= Problem to solve =
Would you reproduce, word for word, only the lines running from the top of the data through the line containing "Free A lighthouse", and none of the pictures?
════════
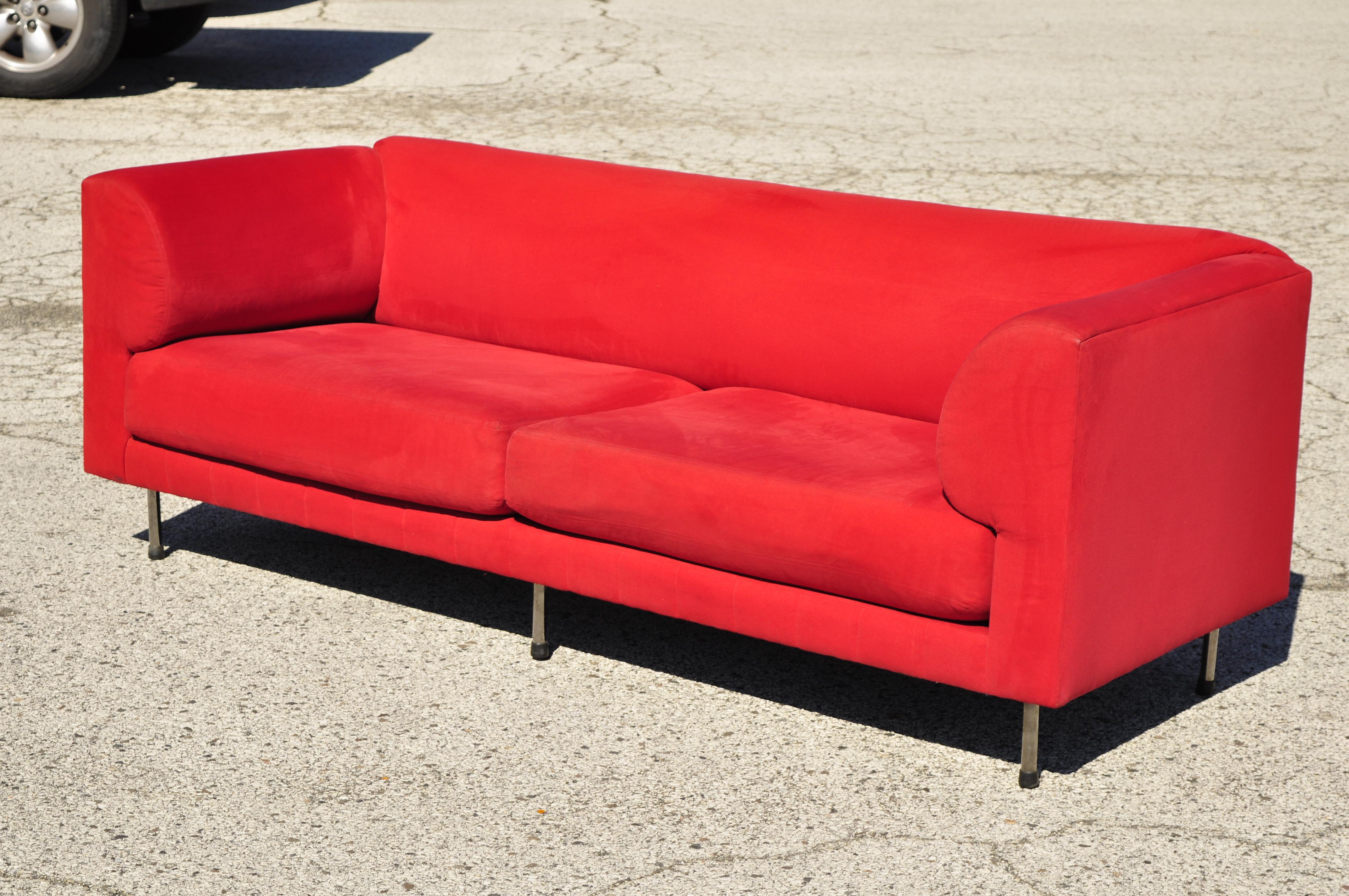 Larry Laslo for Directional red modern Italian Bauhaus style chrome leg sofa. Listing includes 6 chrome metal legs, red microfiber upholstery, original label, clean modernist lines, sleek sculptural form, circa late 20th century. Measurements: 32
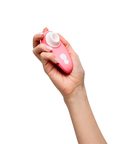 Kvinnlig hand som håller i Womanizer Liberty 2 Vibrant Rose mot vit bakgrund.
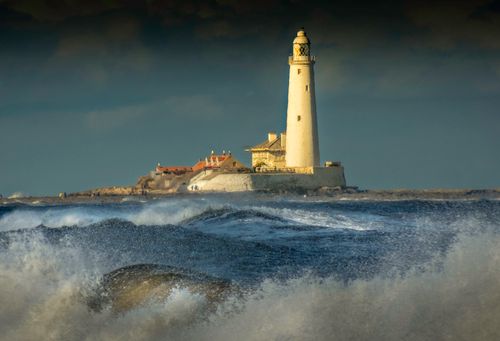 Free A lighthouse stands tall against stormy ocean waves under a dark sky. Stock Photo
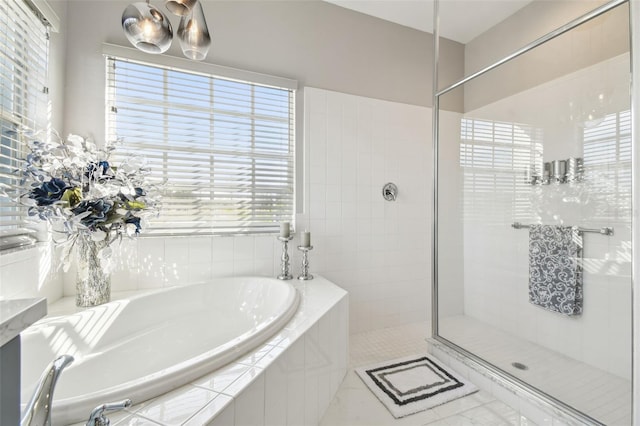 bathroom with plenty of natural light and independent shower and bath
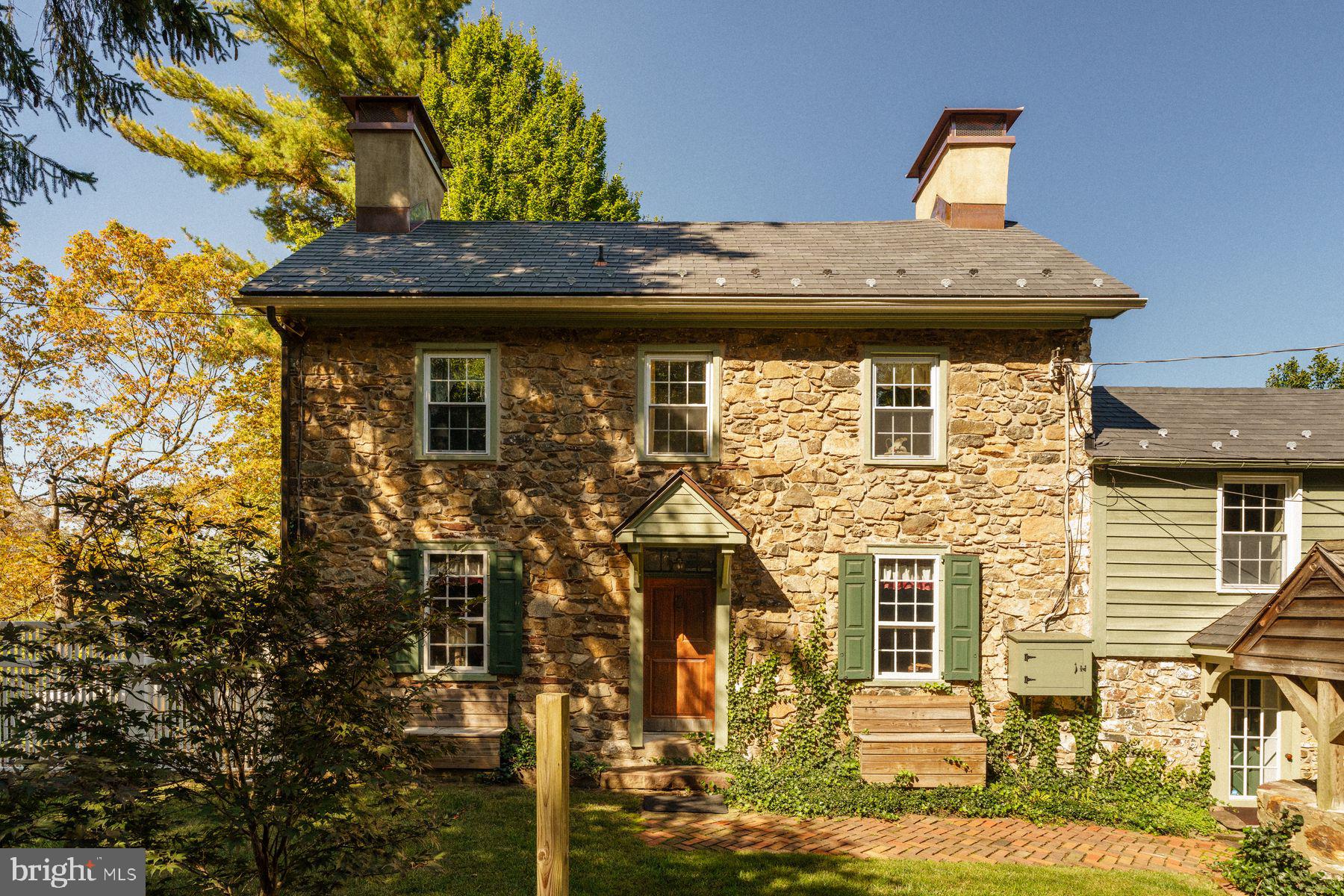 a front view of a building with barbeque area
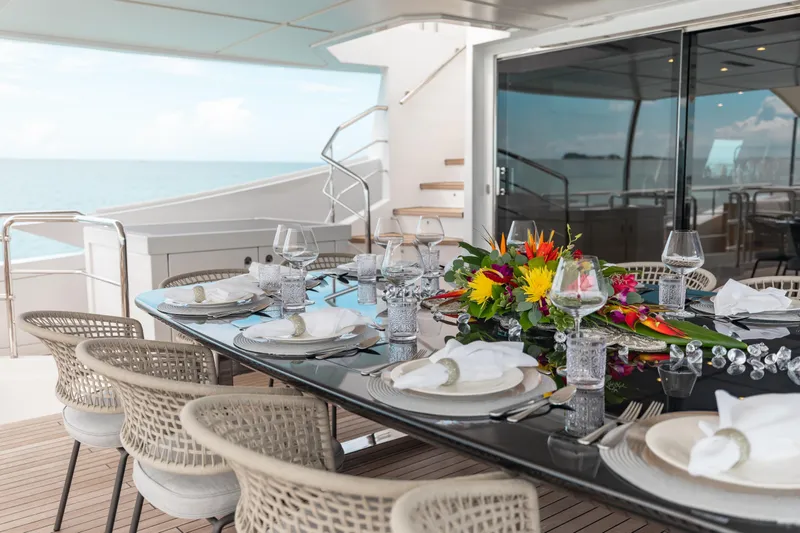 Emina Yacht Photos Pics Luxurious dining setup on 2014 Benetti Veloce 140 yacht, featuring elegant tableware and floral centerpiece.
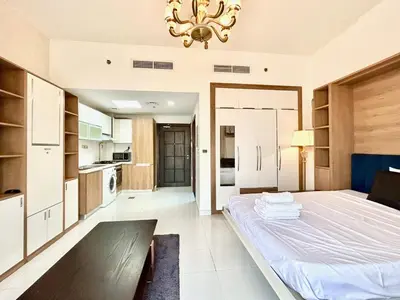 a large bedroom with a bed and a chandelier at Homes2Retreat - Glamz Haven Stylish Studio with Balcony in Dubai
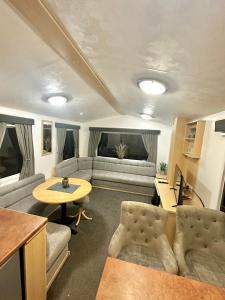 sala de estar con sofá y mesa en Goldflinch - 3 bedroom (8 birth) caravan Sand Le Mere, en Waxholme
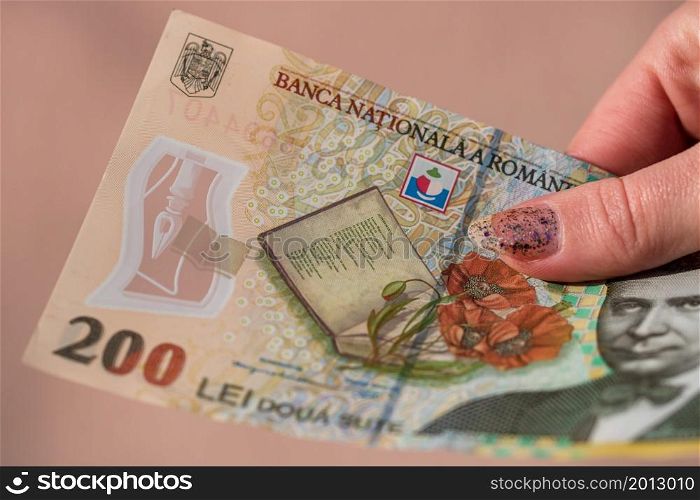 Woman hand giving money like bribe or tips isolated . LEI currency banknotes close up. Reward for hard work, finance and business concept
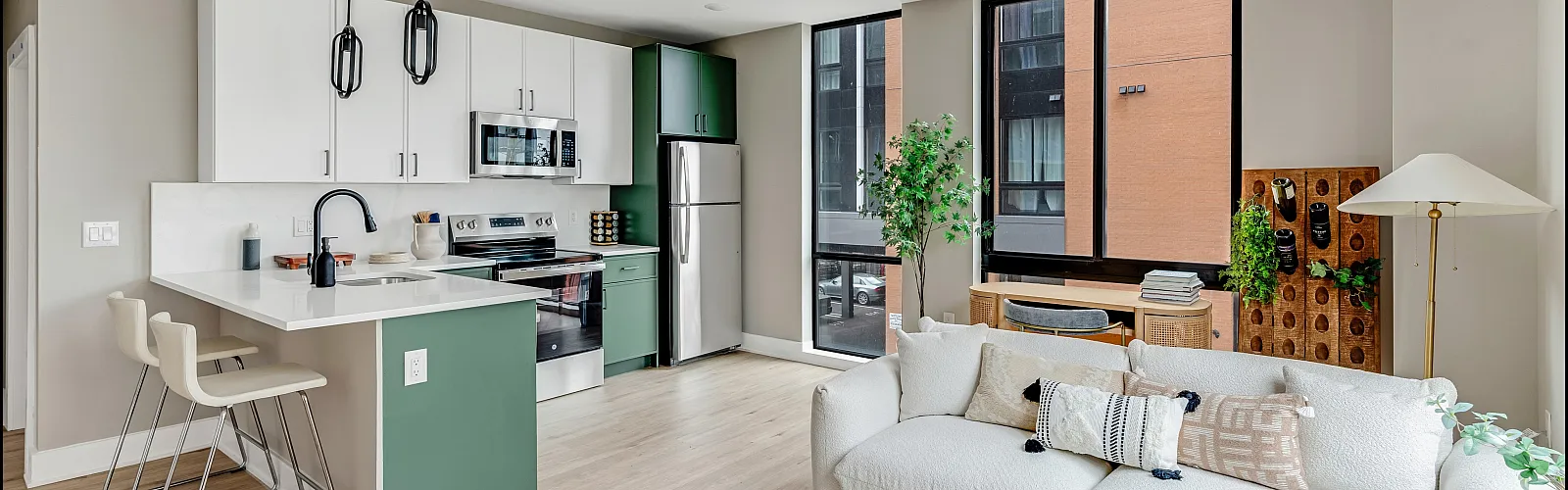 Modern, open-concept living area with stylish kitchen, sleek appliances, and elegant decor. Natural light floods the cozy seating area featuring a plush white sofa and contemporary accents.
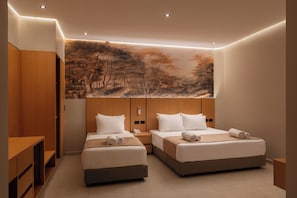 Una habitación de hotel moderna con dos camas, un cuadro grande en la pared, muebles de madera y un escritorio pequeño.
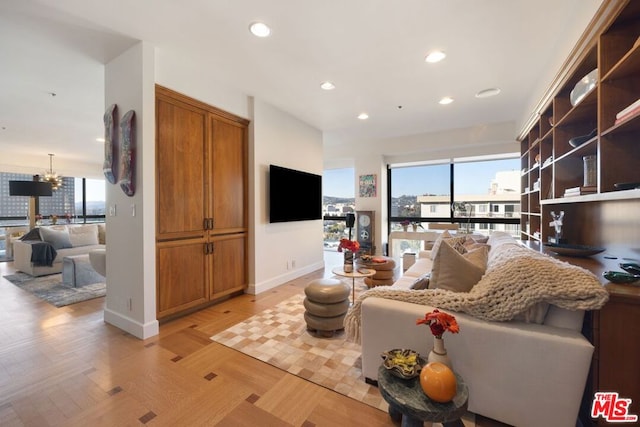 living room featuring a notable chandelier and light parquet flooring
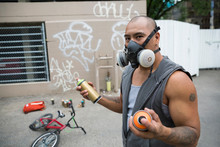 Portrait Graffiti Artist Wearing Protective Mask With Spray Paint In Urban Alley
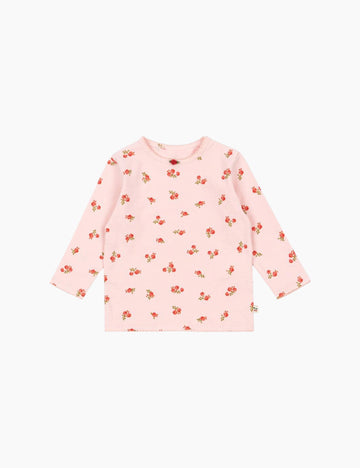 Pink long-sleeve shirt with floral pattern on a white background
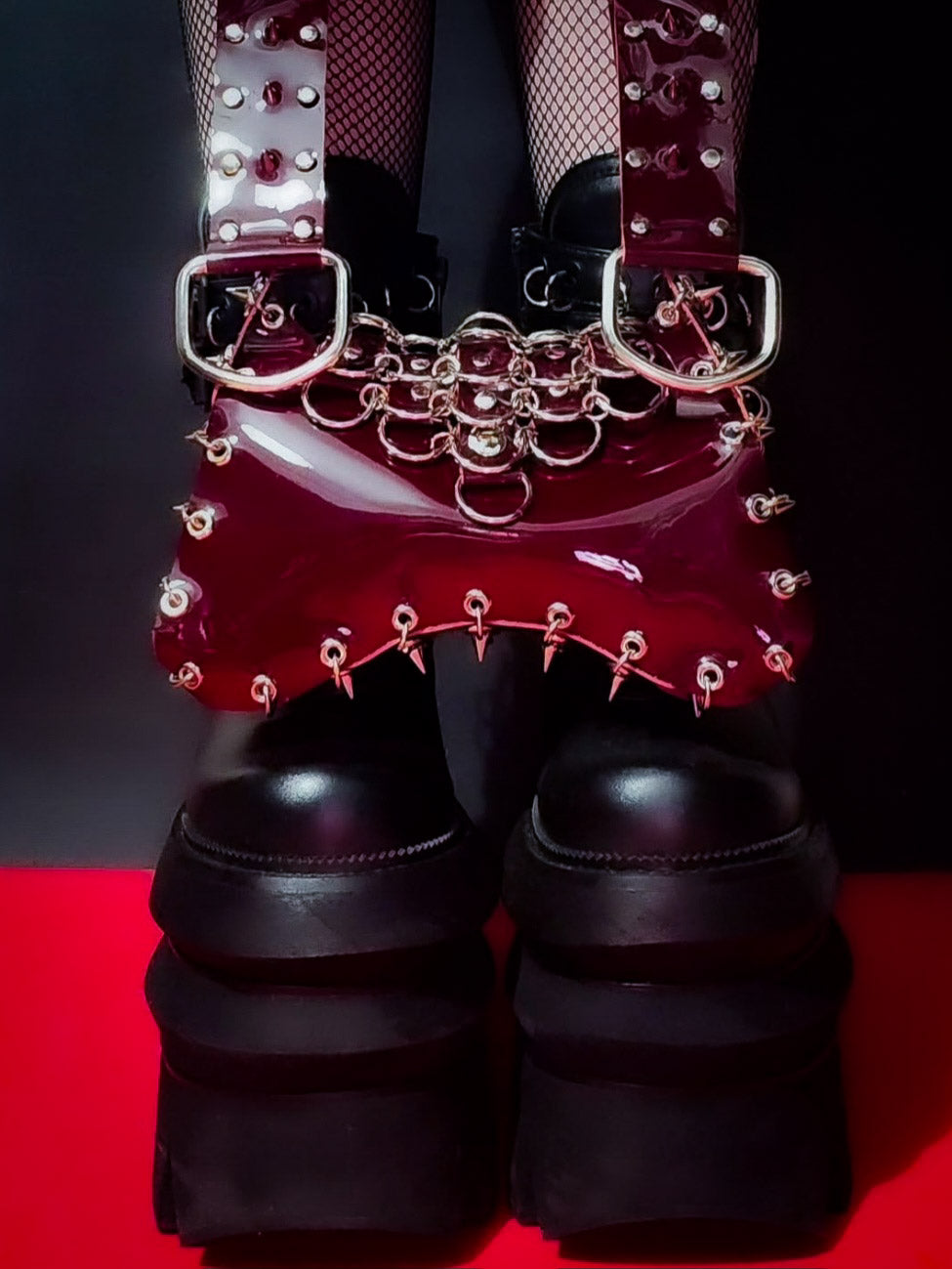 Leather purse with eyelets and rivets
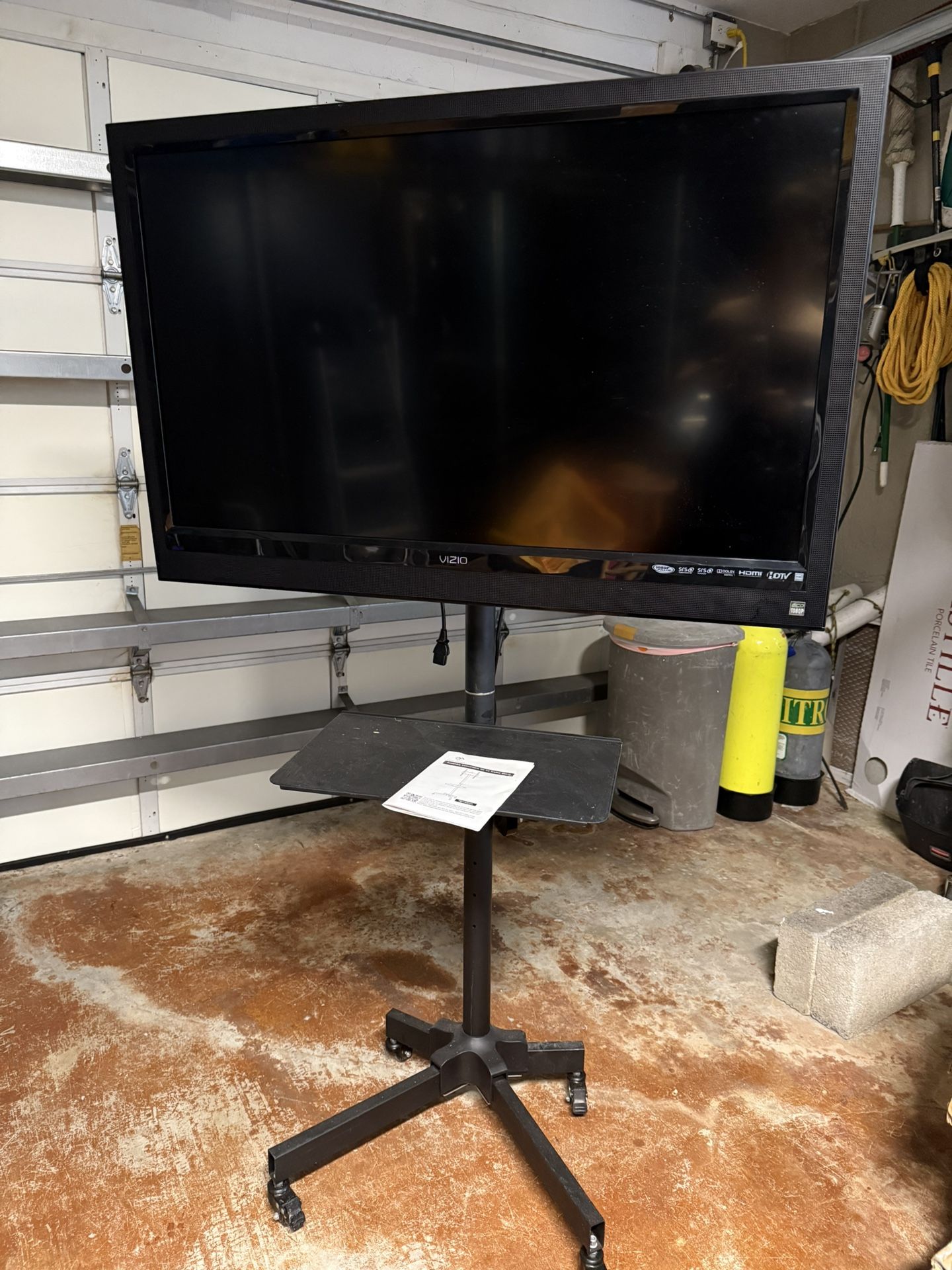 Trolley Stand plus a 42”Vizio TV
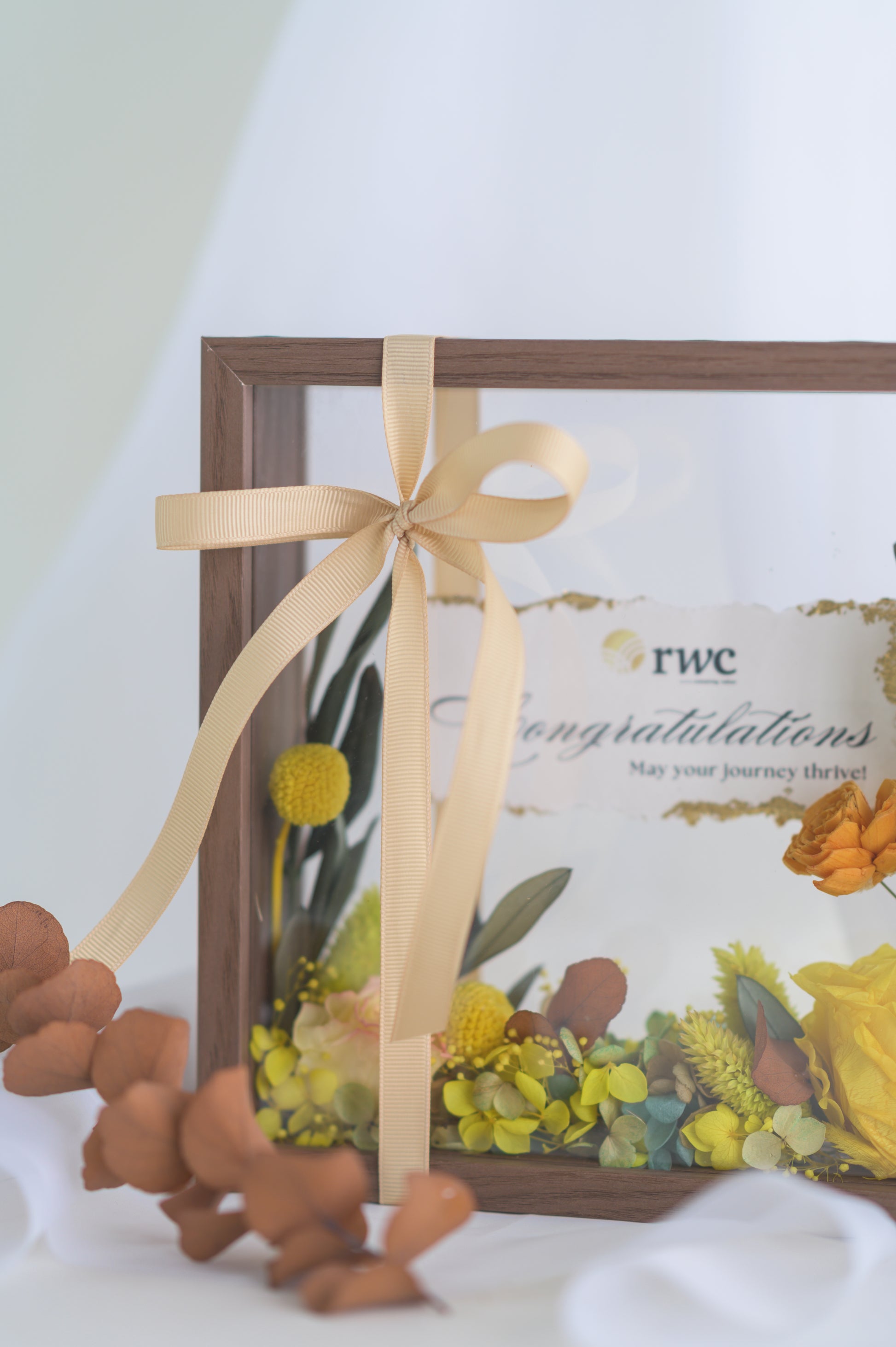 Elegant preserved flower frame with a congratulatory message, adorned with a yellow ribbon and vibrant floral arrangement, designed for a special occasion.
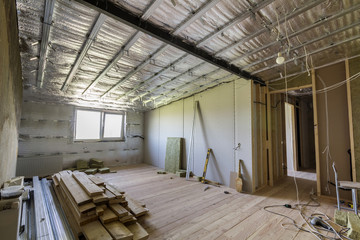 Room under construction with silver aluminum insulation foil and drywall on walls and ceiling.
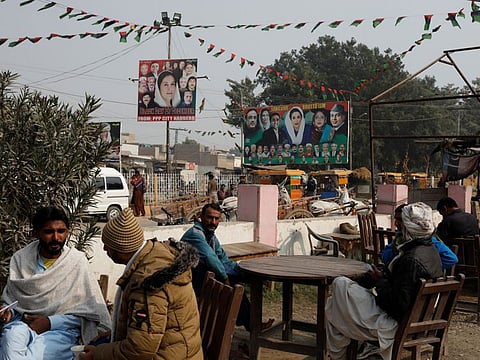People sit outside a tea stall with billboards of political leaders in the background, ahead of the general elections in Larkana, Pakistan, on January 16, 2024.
════════
= Written solution =
 Larry Laslo for Directional red modern Italian Bauhaus style chrome leg sofa. Listing includes 6 chrome metal legs, red microfiber upholstery, original label, clean modernist lines, sleek sculptural form, circa late 20th century. Measurements: 32
 Kvinnlig hand som håller i Womanizer Liberty 2 Vibrant Rose mot vit bakgrund.
 Free A lighthouse stands tall against stormy ocean waves under a dark sky. Stock Photo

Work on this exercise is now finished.